#### Goal
Please present every line of the records below as a numbered list, leaving out any blank lines.

<<<<

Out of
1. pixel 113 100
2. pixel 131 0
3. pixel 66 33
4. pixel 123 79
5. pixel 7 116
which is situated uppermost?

>>>>

#### Result of this task
1. Out of
2. 1. pixel 113 100
3. 2. pixel 131 0
4. 3. pixel 66 33
5. 4. pixel 123 79
6. 5. pixel 7 116
7. which is situated uppermost?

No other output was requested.